On February 13th, members of the BoB team and I had the pleasure of attending the annual African American Read-In at historic Sumner Hall in downtown Chestertown. The event is co-sponsored by our very own WAC Department of Education and described as “an intergenerational community celebration of African American authors.”

As part of the festivities, attendees of all ages are encouraged to bring their own books written by African American authors and share them with the group. To make this possible, the evening is usually split up into two separate parts; a "family-friendly" stories for all segment where children can share, and a "young adult" and up segment for more mature topics and readers. Because of our unique turn out this year, however, these segments were combined into one long reading. If you didn't have a book of your own to share, there was no fear! Sumner Hall and the Kent County Public Library had the entire space decked out in books of all kinds for the guests to engage with.
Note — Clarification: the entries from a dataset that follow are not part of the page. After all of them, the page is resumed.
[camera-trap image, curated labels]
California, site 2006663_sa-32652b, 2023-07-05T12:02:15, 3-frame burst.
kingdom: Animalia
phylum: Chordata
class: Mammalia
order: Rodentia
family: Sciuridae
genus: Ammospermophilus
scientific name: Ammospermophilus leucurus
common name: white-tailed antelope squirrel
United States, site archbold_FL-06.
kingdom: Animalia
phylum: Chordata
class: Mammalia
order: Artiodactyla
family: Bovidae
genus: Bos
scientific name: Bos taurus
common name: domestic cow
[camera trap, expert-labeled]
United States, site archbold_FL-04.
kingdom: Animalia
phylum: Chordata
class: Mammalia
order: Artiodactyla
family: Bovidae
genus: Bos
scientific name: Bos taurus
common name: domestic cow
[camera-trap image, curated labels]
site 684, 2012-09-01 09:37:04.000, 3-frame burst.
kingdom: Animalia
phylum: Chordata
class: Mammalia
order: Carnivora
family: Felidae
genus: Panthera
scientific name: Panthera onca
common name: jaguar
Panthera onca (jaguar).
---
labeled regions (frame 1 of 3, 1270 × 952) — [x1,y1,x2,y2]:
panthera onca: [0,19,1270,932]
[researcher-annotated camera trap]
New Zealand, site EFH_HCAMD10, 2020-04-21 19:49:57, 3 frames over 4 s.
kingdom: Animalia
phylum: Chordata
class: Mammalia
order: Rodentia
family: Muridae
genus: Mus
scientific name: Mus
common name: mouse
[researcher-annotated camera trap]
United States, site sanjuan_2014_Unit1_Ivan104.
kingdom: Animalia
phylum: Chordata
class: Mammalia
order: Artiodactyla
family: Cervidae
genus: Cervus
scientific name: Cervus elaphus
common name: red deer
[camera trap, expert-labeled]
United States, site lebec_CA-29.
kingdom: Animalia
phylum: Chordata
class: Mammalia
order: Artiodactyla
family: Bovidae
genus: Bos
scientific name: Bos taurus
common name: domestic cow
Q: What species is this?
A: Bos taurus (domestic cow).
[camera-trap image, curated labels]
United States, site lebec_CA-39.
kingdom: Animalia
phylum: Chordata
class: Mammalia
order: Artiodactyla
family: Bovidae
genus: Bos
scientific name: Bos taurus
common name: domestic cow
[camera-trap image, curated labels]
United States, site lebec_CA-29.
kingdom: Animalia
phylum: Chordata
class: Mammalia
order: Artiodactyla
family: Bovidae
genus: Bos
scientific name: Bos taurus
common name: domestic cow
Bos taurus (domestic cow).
Throughout the evening, we got to see readers share a variety of works, such as picture books, poems, songs, and even yearbook sign-offs in a variety of different ways. Team highlights included readings from Dr. Bunten and her two daughters, Lena and Dimelsa (the latter being joined by Dr. Clarke-De Reza to read "Kamala and Maya's Big Idea" by Meena Harris), and Professor Johnson who dazzled the room with "Lift Every Voice and Sing: A Pictorial Tribute to the Negro National Anthem" by James Johnson and Debbie Egan-Chin.

While sitting and watching them, I couldn't help but make the connection back to our project here at the BoB research lab. Much like Matthew and Robbi's presentation, this event was a valuable opportunity to inspire young readers, writers, and illustrators. The event's interaction with the Chestertown community, historical roots, and the inclusion of more mature literature made this event fruitful for young-adult and adult readers as well, proving that positive and productive literary engagement is important long after one leaves elementary/middle school. The joint celebration of African-American culture and literacy as a whole was a perfect recipe for an engaging and educational evening no matter who you were.